Day Two aboard the Angelina. Salt in the boat's "fresh" water supply seems to adhere to my skin. I successfully apply eye brightening concealer, moisturizing SPF-15 foundation, fine-lined eyebrows, and volumizing waterproof mascara. I decide to forego the spray-on self-tanner for fear of permanently tanning the walls of the head. I opt instead to borrow a boat mate's (chalky) sunblock. We spend an exhilarating day on the water, learning to raise and lower the genoa, reef and flake the main, tie knots, etc. I expend a lot of energy attempting to prove that girls can crank in a sail as efficiently as boys. That night, too exhausted to wash my face, I commit a mortal makeup sin and collapse in bed in full Lancome regalia. The boat rocks me to sleep.

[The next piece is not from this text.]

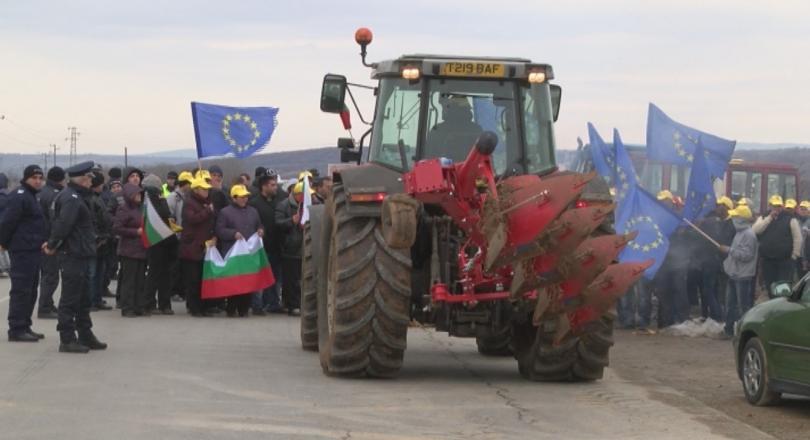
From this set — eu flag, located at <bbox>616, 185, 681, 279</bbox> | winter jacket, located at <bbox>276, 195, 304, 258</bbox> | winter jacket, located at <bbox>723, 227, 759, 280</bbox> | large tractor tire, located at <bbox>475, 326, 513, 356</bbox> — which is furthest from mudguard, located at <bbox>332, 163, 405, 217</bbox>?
winter jacket, located at <bbox>276, 195, 304, 258</bbox>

Day Three aboard the Angelina. I use an embarrassing amount of the yacht's precious water supply attempting to wash my long hair, the day-old makeup disaster from my face, and the salt-encrusted SPF lotion from my legs, arms, and torso. I consider cutting my hair extremely short. Deciding to let my skin "breathe" I forego concealer and foundation and opt to apply only basic mascara and eyebrow pencil. The boat is rocked by a wake. The mascara wand has several near misses with my cornea. My brows come out with overly high arches. Feeling guilty about using so much of my boat mate's dwindling SPF, I forego sunblock. I don a baseball cap, sunglasses, and a long-sleeved white shirt, which come off at the first opportunity to swim.
Day Four. Face is hot and sunburned, except for sunglasses pattern. Bisque-colored foundation fails to match bright red skin. I re-cleanse and use boat mate's SPF head to toe. Melted eyebrow pencil gets stuck in sharpening device. Apply brows using broken-off tip. Mascara comes out thick and clumpy. We swim and snorkel. A lot. Manage to extract a quarter-sized blob of SPF from tube. Mixed with salt on skin, it feels a bit like crushed walnut shell exfoliant. At dinner, taverna waiter uses what little English he knows to suggest I stay out of the sun. "No more sun for you!" embeds itself in my married-life vernacular. Back on the boat, Marcus relishes using the phrase repeatedly. Our boat mates egg him on. He hones his impression of the waiter, drapes a napkin over his forearm, inquires about menu selections, then feigns astonishment at my crimson face. We laugh until it hurts.
Day Five. I awaken early. Pay an ancient and deeply wrinkled local woman 700 drachma to shower in her home. The fresh water is magical. I say thank you in Greek probably too many times. The woman is unamused or possibly ambivalent. I hunt down a souvenir stand and drop more drachma on new tubes of SPF cream for myself and my boat mate. The cool cream on my clean skin feels good. I hide out in the shade with the redheads. I am unable to fully crank the sail and forced to ask one of the guys to take over before I unravel completely. Shaking off my defeat, I join the group at dusk for hearty moussaka served at tables beside the sea. Then turn in early beneath a deep black sky that's festooned with bright white constellations and a mesmerizing Milky Way.
Day Six. Burn has subsided and skin has settled into a soft, golden brown. To save fresh water I quickly rinse off in the head, then slick my hair back Evita-style. My face looks healthy, so I apply a light layer of SPF cream and decide to go without makeup. On deck, the redheads comment on my ability to burn then tan. The guys say I look better without makeup. My hair gets mixed reviews. I raise the genoa and take a turn at the helm. Then relax on deck and dream about staying on as crew, sans Lancome. Marcus suggests I've had enough sun.